[Extracted items]
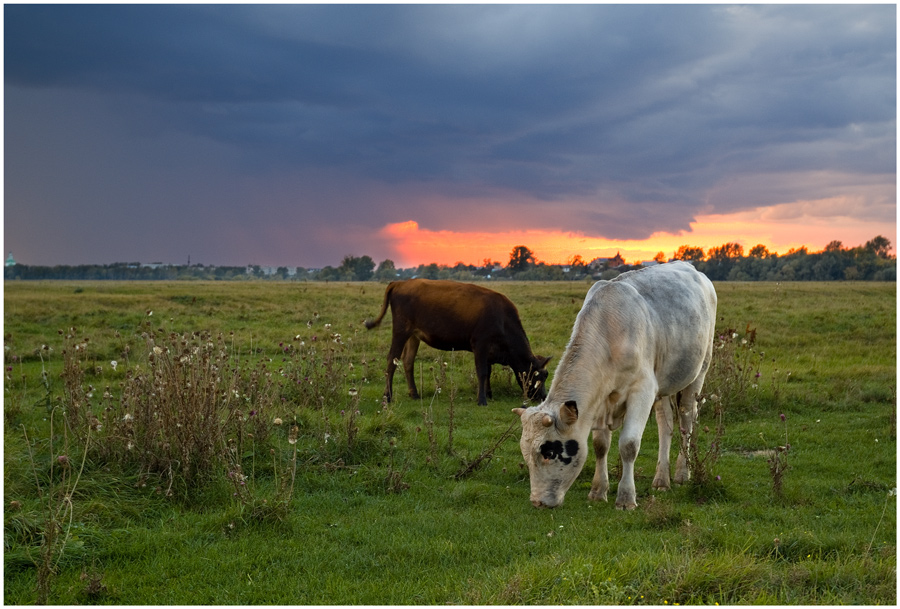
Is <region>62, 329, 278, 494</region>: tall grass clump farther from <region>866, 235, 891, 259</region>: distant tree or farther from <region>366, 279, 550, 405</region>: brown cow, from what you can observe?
<region>866, 235, 891, 259</region>: distant tree

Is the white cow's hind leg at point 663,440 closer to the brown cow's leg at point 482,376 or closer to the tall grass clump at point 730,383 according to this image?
the tall grass clump at point 730,383

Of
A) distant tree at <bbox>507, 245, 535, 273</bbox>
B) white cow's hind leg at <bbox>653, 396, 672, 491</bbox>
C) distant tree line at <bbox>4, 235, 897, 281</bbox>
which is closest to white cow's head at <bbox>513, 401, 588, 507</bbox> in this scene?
white cow's hind leg at <bbox>653, 396, 672, 491</bbox>

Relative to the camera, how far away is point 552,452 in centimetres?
625

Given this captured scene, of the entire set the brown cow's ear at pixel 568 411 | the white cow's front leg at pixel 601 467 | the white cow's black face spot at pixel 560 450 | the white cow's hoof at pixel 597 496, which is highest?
the brown cow's ear at pixel 568 411

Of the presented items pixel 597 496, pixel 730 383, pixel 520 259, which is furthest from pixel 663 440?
pixel 520 259

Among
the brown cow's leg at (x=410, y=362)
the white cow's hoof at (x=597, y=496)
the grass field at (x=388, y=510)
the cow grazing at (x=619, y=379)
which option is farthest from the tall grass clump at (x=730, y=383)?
the brown cow's leg at (x=410, y=362)

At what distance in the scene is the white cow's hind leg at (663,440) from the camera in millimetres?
7359

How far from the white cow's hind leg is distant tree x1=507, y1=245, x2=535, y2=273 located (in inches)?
3433

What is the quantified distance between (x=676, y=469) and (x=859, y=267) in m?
86.0

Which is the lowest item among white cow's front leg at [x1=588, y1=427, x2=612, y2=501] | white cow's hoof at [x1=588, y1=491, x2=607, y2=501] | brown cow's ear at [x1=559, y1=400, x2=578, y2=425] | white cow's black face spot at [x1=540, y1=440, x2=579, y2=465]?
white cow's hoof at [x1=588, y1=491, x2=607, y2=501]

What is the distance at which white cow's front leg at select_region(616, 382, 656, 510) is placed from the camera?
6609mm

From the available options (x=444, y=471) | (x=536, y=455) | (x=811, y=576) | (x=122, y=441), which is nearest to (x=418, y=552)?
(x=536, y=455)

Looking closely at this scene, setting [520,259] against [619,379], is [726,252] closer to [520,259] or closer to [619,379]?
[520,259]

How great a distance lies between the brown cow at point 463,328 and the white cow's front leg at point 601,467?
4866 mm
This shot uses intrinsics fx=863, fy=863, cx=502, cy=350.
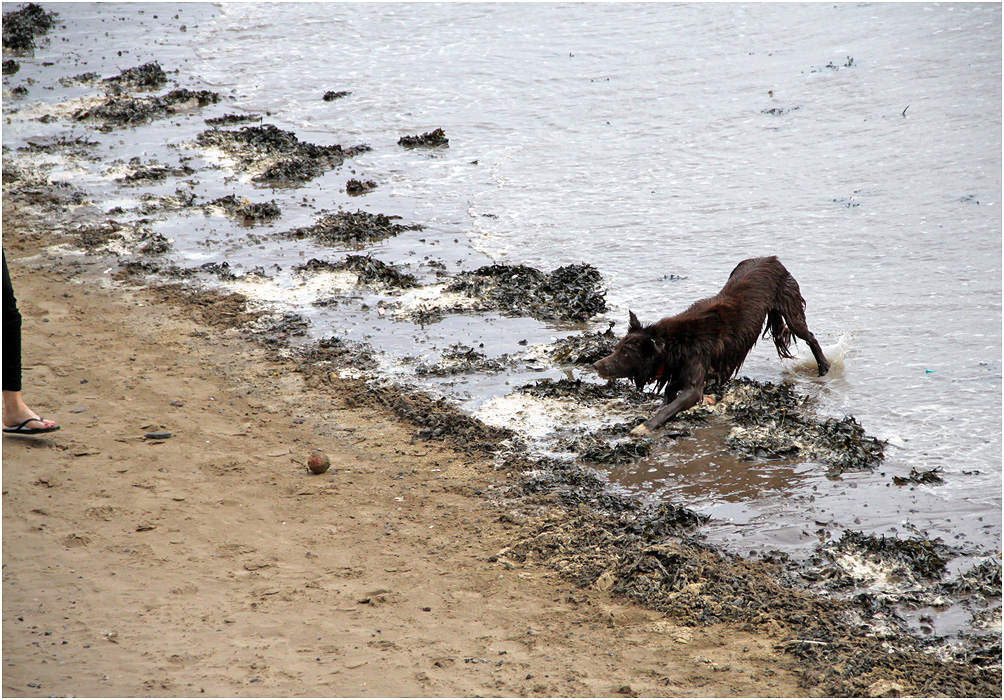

**WHAT YOU HAVE TO DO:** Copy out every one of the items above word for word, leaving out the pictures.

**OUTPUT FOR THIS TASK:**
Is <region>62, 329, 278, 494</region>: tall grass clump farther from <region>866, 235, 891, 259</region>: distant tree or farther from <region>366, 279, 550, 405</region>: brown cow, from what you can observe?
<region>866, 235, 891, 259</region>: distant tree

Is the white cow's hind leg at point 663,440 closer to the brown cow's leg at point 482,376 or closer to the tall grass clump at point 730,383 according to this image?
the tall grass clump at point 730,383

Of
A) distant tree at <bbox>507, 245, 535, 273</bbox>
B) white cow's hind leg at <bbox>653, 396, 672, 491</bbox>
C) distant tree line at <bbox>4, 235, 897, 281</bbox>
which is closest to white cow's head at <bbox>513, 401, 588, 507</bbox> in this scene?
white cow's hind leg at <bbox>653, 396, 672, 491</bbox>

Relative to the camera, how far away is point 552,452 in centimetres?
625

Given this captured scene, of the entire set the brown cow's ear at pixel 568 411 | the white cow's front leg at pixel 601 467 | the white cow's black face spot at pixel 560 450 | the white cow's hoof at pixel 597 496, which is highest?
the brown cow's ear at pixel 568 411

Of the presented items pixel 597 496, pixel 730 383, pixel 520 259, which is furthest from pixel 663 440?
pixel 520 259

Among
the brown cow's leg at (x=410, y=362)
the white cow's hoof at (x=597, y=496)
the grass field at (x=388, y=510)
the cow grazing at (x=619, y=379)
which option is farthest from the tall grass clump at (x=730, y=383)?
the brown cow's leg at (x=410, y=362)

At what distance in the scene is the white cow's hind leg at (663,440) from the camera in millimetres?
7359

How far from the white cow's hind leg is distant tree x1=507, y1=245, x2=535, y2=273 located (in inches)?
3433

What is the quantified distance between (x=676, y=469) and (x=859, y=267) in m?
86.0

Which is the lowest item among white cow's front leg at [x1=588, y1=427, x2=612, y2=501] | white cow's hoof at [x1=588, y1=491, x2=607, y2=501] | brown cow's ear at [x1=559, y1=400, x2=578, y2=425] | white cow's black face spot at [x1=540, y1=440, x2=579, y2=465]?
white cow's hoof at [x1=588, y1=491, x2=607, y2=501]

What is the distance at which white cow's front leg at select_region(616, 382, 656, 510) is placed from the camera?
6609mm

From the available options (x=444, y=471) | (x=536, y=455) | (x=811, y=576) | (x=122, y=441), which is nearest to (x=418, y=552)?
(x=536, y=455)

Looking closely at this scene, setting [520,259] against [619,379], is [726,252] closer to [520,259] or closer to [619,379]?
[520,259]

How great a distance lies between the brown cow at point 463,328 and the white cow's front leg at point 601,467?
4866 mm
This shot uses intrinsics fx=863, fy=863, cx=502, cy=350.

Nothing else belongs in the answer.